Thursday, February 23, 2006

Social movement, of a kind

This morning I was thinking about the rhetoric of social movements and how a text like Negotiating Difference tends to reinforce argument hope--the belief that argument is the only way that change happens (as a certain person last weekend asserted). And so I was thinking how a paper might be written that would argue for a more affective approach to the study of social movements, one that would understand what Grossberg calls "affective epidemics," one that wouldn't procede from an understanding of emotion (on the one, best-case scenario, hand) as some sort of add-on means of persuasion or (on the other, worst-case scenario, hand) as the means to manipulate a naive public in a degenerative public sphere.

And I was casting about in my mind for a recent example that might serve to show that what matters in getting change to happen is not so much the specific case that's made, but the possibility of affective overload. One example that occurred to me was Oprah's successful campaign to pass legislation to prevent the trafficking of children. What mattered in that case was, first, an affective engagement made possible by Oprah and her guests, and, second, a material overload of letters that swamped congressional letterboxes. It wasn't the "logic" of the guests or the good arguments put forth in the letters: it was the physical mass of all those messages.

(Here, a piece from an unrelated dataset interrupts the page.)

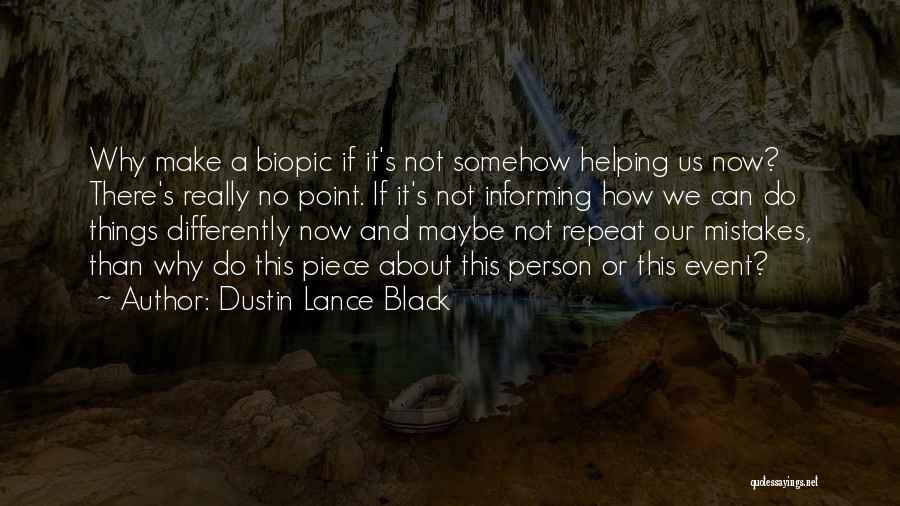 Dustin Lance Black Quotes: Why Make A Biopic If It's Not Somehow Helping Us Now? There's Really No Point. If It's Not Informing How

And then I take a look at the blogosphere and see that Michael Bérubé is succeeding quite nicely in subverting the vote for the most dangerous professor: his readers are voting for him multiple times and have pushed him way ahead of the other 100 contenders.

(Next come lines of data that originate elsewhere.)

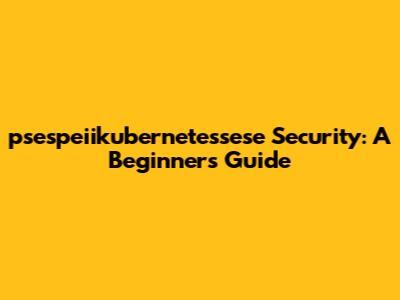 psespeiikubernetessese Security: A Beginner's Guide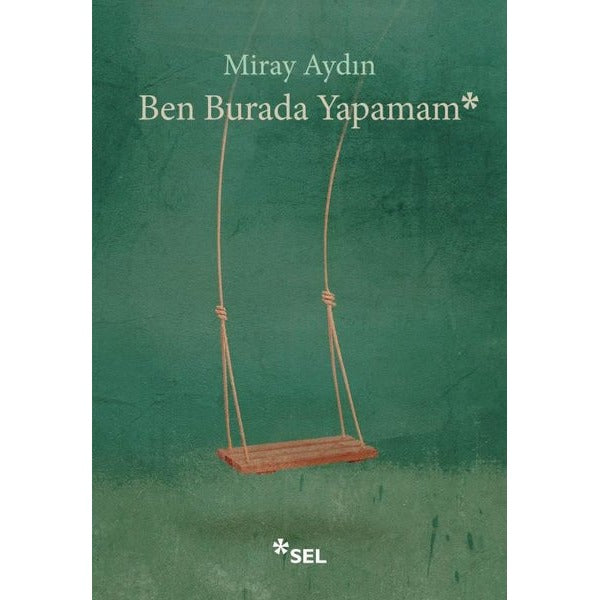 Ben Burada Yapamam | Sel Yayıncılık (İnce Kapak)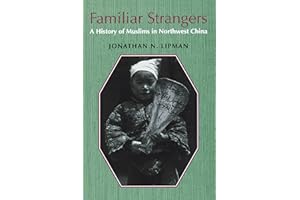 Familiar Strangers: A History of Muslims in Northwest China (Studies on Ethnic Groups in China)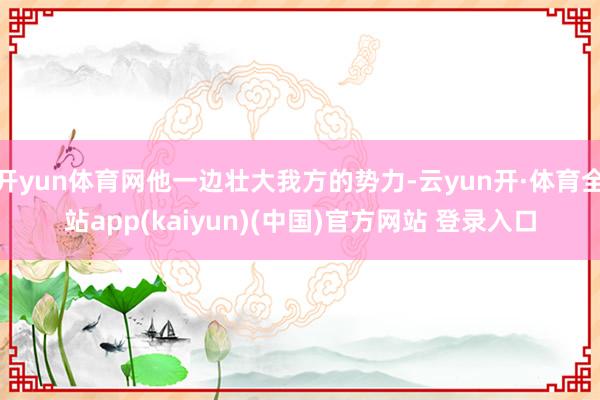 开yun体育网他一边壮大我方的势力-云yun开·体育全站app(kaiyun)(中国)官方网站 登录入口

It's a joke, but jokes have effects, too. And it's somewhat astounding to see the effects Bérubé's readers have had, practically overnight.

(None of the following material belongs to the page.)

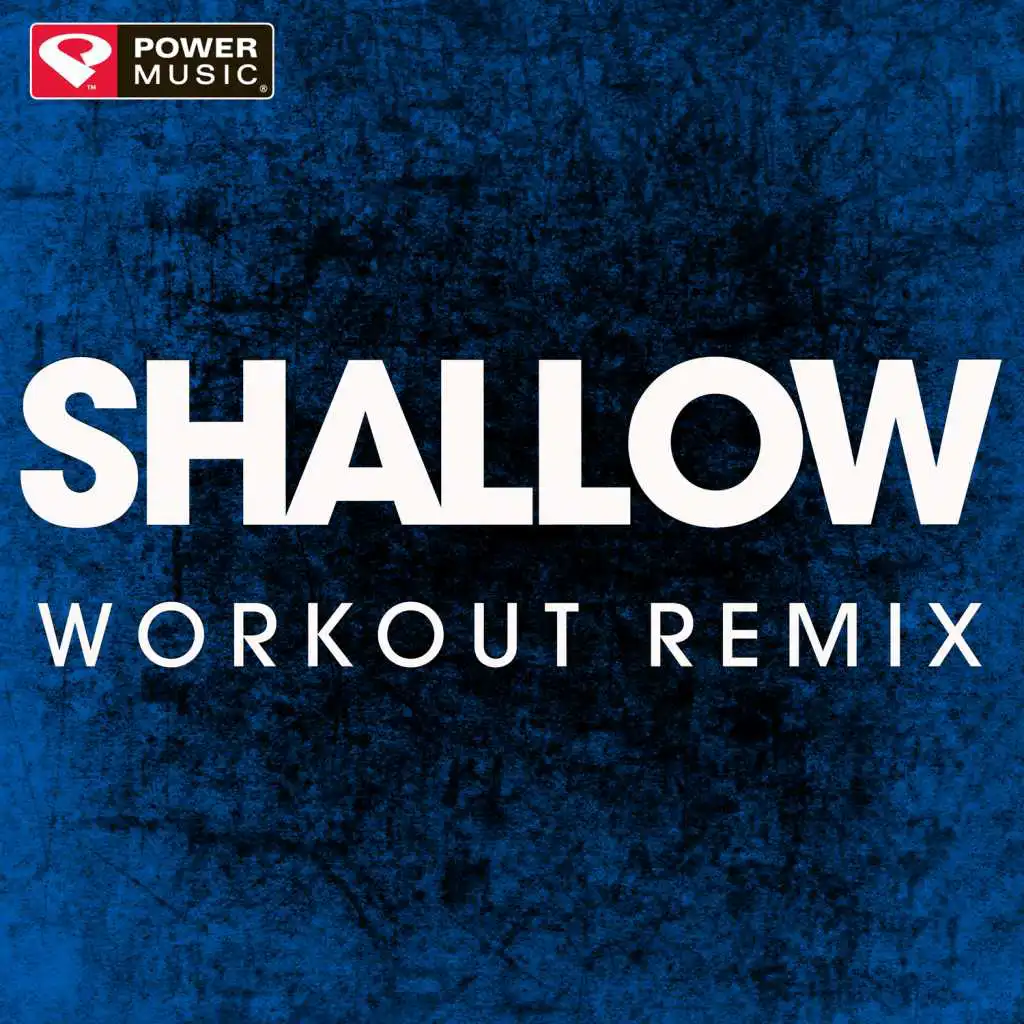 Shallow (Workout Remix)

Not that you needed more evidence of the amazing social force of the internet. But there it is, all the same.


Marcia said...

Wow. Yes! I have nothing to add at the moment to your post, but I want to think about this more.

Nels said...

I'm teaching Rhetorics of Gender Activism right now, and you are onto something. I'm not sure what, but my head is swimming.

Donna said...

Hey, Nels: I'd love to hear more about your class. Does it have a website?